[Opening Passage shown section]
# PSE X Force Omen Pro



## ExtremeHunter (Aug 12, 2010)

I'm looking for an honest review of the PSE X Force Omen Pro.


----------



## Guest (Feb 23, 2011)

IMHO, theres better bows out there for the money. its shoots arrows just like any other bows will. ya, it'll shoot fast, but can you hit $h!t with it? accurately? out to 60 yards?.... ive shot them. ive owned one. i was less then impressed with its performance, quality and tune-ability. i'd stick with an older xforce, or different model of pse if your lookin for one of their new bows. i switched from shooting for pse to hoyt last year. im currently shooting a hoyt maxxis 35. ive got a carbon element on the way. im not tryin to preech hoyt, but they make a quality bow also.


----------



## hitman archery (Mar 29, 2009)

i always say shoot the bow that feels good to you.
evryone has there opinion of what is the best bow or brand but it all 
comes down to the one that feels good in your hand and the way it shoots for you.
good luck


----------



## Mytoge Muley (Jan 11, 2011)

hitman archery said:


> i always say shoot the bow that feels good to you.
> evryone has there opinion of what is the best bow or brand but it all
> comes down to the one that feels good in your hand and the way it shoots for you.
> good luck


+ 1 I agree. I shoot an older PSE fireflight and love it.


----------



## TopofUtahArcher (Sep 9, 2009)

As a dealer, I personally didn't care for the draw cycle of the Omen last year, and though it is better this year than last, I don't care for it... but if you have to have that extra 15 fps over an Axe 6 or a DS Evo or something like that, then you should try one. The bow does shoot VERY WELL and ACCURATELY far beyond 60 yards ... and didn't someone mention it's really really FAST?! 

I just have to ask you Kill_'em, where exactly did you get to shoot the Omen Pro?


----------



## Guest (Feb 25, 2011)

TopofUtahArcher said:


> As a dealer, I personally didn't care for the draw cycle of the Omen last year, and though it is better this year than last, I don't care for it... but if you have to have that extra 15 fps over an Axe 6 or a DS Evo or something like that, then you should try one. The bow does shoot VERY WELL and ACCURATELY far beyond 60 yards ... and didn't someone mention it's really really FAST?!
> 
> I just have to ask you Kill_'em, where exactly did you get to shoot the Omen Pro?


sorry, i should clarify, wasnt talking about the Omen Pro when i said ive owned one. just the Omen from last year. i have shot the Omen Pro. it was a demo bow at an expo that i was able to shoot a few arrows through. like i said, i was less then impressed.


----------
[Closing Passage shown section]
[Opening Given data section]
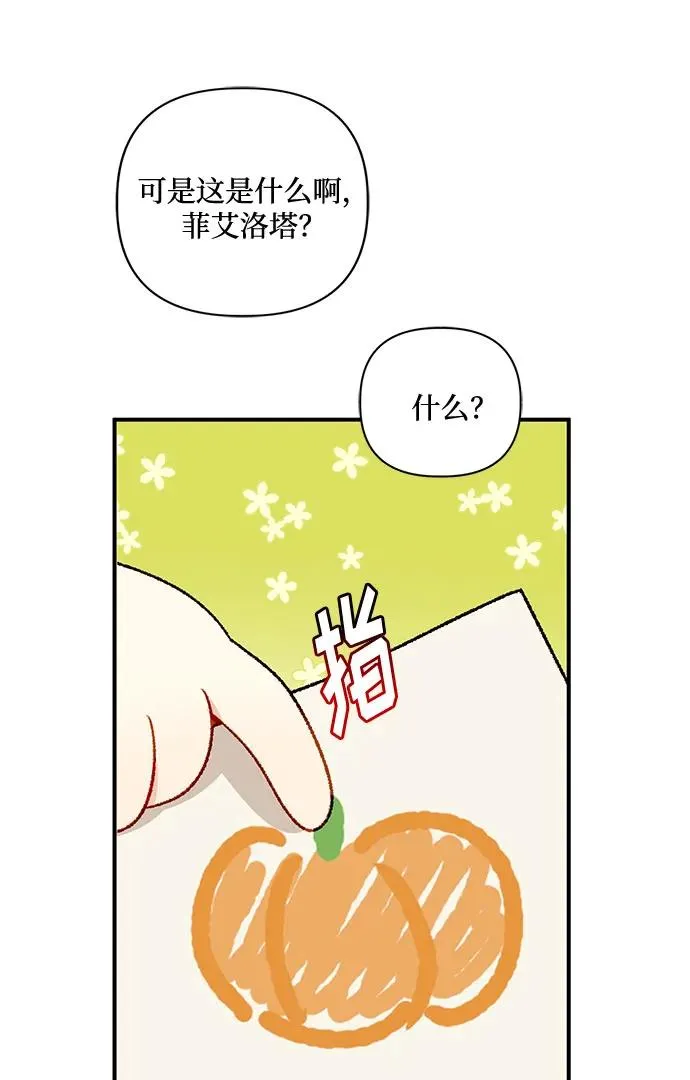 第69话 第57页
[Closing Given data section]
[Opening Given data section]
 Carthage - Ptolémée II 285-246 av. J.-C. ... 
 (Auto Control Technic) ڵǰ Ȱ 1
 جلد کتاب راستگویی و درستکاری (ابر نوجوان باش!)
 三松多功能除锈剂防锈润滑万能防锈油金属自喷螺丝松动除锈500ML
[Closing Given data section]
[Opening Given data section]
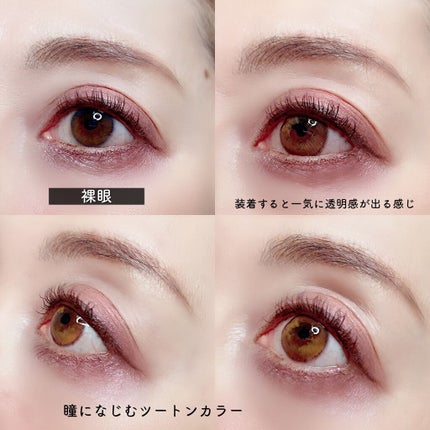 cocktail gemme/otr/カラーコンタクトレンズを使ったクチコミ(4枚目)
[Closing Given data section]
Problem set |
1. List every date that appears beside a poster's name in the PSE X Force Omen Pro thread, in the order they appear.
2. Set down everything in the PSE X Force Omen Pro thread from "## Mytoge Muley" down to "and love it.", word for word.

Written answers |
1.
Aug 12, 2010
Feb 23, 2011
Mar 29, 2009
Jan 11, 2011
Sep 9, 2009
Feb 25, 2011

2.
## Mytoge Muley (Jan 11, 2011)

hitman archery said:


> i always say shoot the bow that feels good to you.
> evryone has there opinion of what is the best bow or brand but it all
> comes down to the one that feels good in your hand and the way it shoots for you.
> good luck


+ 1 I agree. I shoot an older PSE fireflight and love it.